• TEXT SHOWN
..........
As a general rule, you should NEVER return a string allocated on the stack

Dynamically allocated string return example

const cc_string* GetString(void) {
	char* buffer   = Mem_Alloc(1024, 1, "string buffer");
	cc_string* str = Mem_Alloc(1, sizeof(cc_string), "string"); 
	
	*str = String_Init(buffer, 0, 1024);
	String_AppendConst(str, "ABC");
	return str;
}

This will work fine - however, now you also need to remember to Mem_Free both the string and its buffer to avoid a memory leak

As a general rule, you should avoid returning a dynamically allocated string

UNSAFE mutable string return example

char global_buffer[1024];
cc_string global_str = String_FromArray(global_buffer);

const cc_string* GetString(void) {
	return &global_str;
}

Depending on what functions are called in-between GetString and Chat_Add, global_str or its contents may be modified - which can result in an unexpected value being displayed in chat

This potential issue is not just theoretical - it has actually resulted in several real bugs in ClassiCube itself

As a general rule, for unsafe functions returning a string that may be mutated behind your back, you should try to maintain a reference to the string for as short of time as possible

Reducing string lifetime issues

In general, for functions that produce strings, you should try to leave the responsibility of managing the string's lifetime up to the calling function to avoid these pitfalls

The example from before could instead be rewritten like so:

void GetString(cc_string* str);

void PrintSomething(void) {
	char strBuffer[256];
	cc_string str = String_InitArray(strBuffer);
	GetString(&str);
	
	// .. other code ..
	Chat_Add(&str);
}
..........
• DATA LISTING

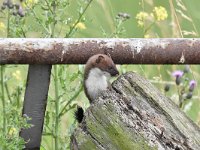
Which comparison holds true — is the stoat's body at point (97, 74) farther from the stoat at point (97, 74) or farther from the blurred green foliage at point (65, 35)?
the blurred green foliage at point (65, 35)

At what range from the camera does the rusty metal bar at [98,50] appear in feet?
9.43

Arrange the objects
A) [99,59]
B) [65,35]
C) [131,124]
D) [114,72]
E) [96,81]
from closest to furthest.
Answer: [131,124] → [99,59] → [96,81] → [114,72] → [65,35]

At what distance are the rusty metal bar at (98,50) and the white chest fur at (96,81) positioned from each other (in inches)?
4.6

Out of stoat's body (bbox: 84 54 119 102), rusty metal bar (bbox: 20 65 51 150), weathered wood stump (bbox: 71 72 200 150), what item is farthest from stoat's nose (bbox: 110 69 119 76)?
weathered wood stump (bbox: 71 72 200 150)

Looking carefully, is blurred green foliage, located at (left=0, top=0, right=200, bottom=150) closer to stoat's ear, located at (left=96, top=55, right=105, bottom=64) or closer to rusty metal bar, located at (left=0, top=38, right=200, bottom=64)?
rusty metal bar, located at (left=0, top=38, right=200, bottom=64)

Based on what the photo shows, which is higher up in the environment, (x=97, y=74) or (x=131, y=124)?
(x=97, y=74)

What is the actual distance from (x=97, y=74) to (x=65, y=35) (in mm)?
806

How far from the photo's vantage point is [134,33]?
5512mm

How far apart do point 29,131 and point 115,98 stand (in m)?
1.03

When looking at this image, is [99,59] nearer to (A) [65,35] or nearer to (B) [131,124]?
(B) [131,124]

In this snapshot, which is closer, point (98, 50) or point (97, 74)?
point (98, 50)

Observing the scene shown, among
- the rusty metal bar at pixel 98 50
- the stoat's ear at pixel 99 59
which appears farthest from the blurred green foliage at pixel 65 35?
the stoat's ear at pixel 99 59

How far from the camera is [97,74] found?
3.18 metres

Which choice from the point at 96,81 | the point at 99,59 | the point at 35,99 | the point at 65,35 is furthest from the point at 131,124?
the point at 65,35
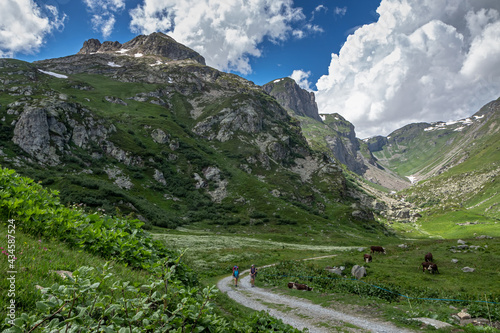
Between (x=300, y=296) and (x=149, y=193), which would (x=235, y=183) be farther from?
(x=300, y=296)

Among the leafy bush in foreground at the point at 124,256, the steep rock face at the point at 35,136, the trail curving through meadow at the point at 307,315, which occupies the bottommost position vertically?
the trail curving through meadow at the point at 307,315

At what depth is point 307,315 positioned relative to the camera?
720 inches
..........
• YOUR TASKS
1) Answer these from the text on returning strings:
(a) How many bytes does the dynamically allocated example request for its buffer?
(b) What two things must be freed with Mem_Free to avoid a memory leak?
(c) What size is strBuffer in the rewritten example?
2) In the text on returning strings, write out the stretch from "In general, for" through "other code .." again, renaming "strBuffer" to "textBuffer".
3) According to the text on returning strings, why is the example that returns &global_str unsafe?
The records were drawn from a different source.

• ANSWERS TO THE TASKS
1)
(a) 1024
(b) The string and its buffer
(c) 256

2)
In general, for functions that produce strings, you should try to leave the responsibility of managing the string's lifetime up to the calling function to avoid these pitfalls

The example from before could instead be rewritten like so:

void GetString(cc_string* str);

void PrintSomething(void) {
	char textBuffer[256];
	cc_string str = String_InitArray(textBuffer);
	GetString(&str);
	
	// .. other code ..

3) Functions called between GetString and Chat_Add may change global_str or its contents. As a result, an unexpected value can end up displayed in chat.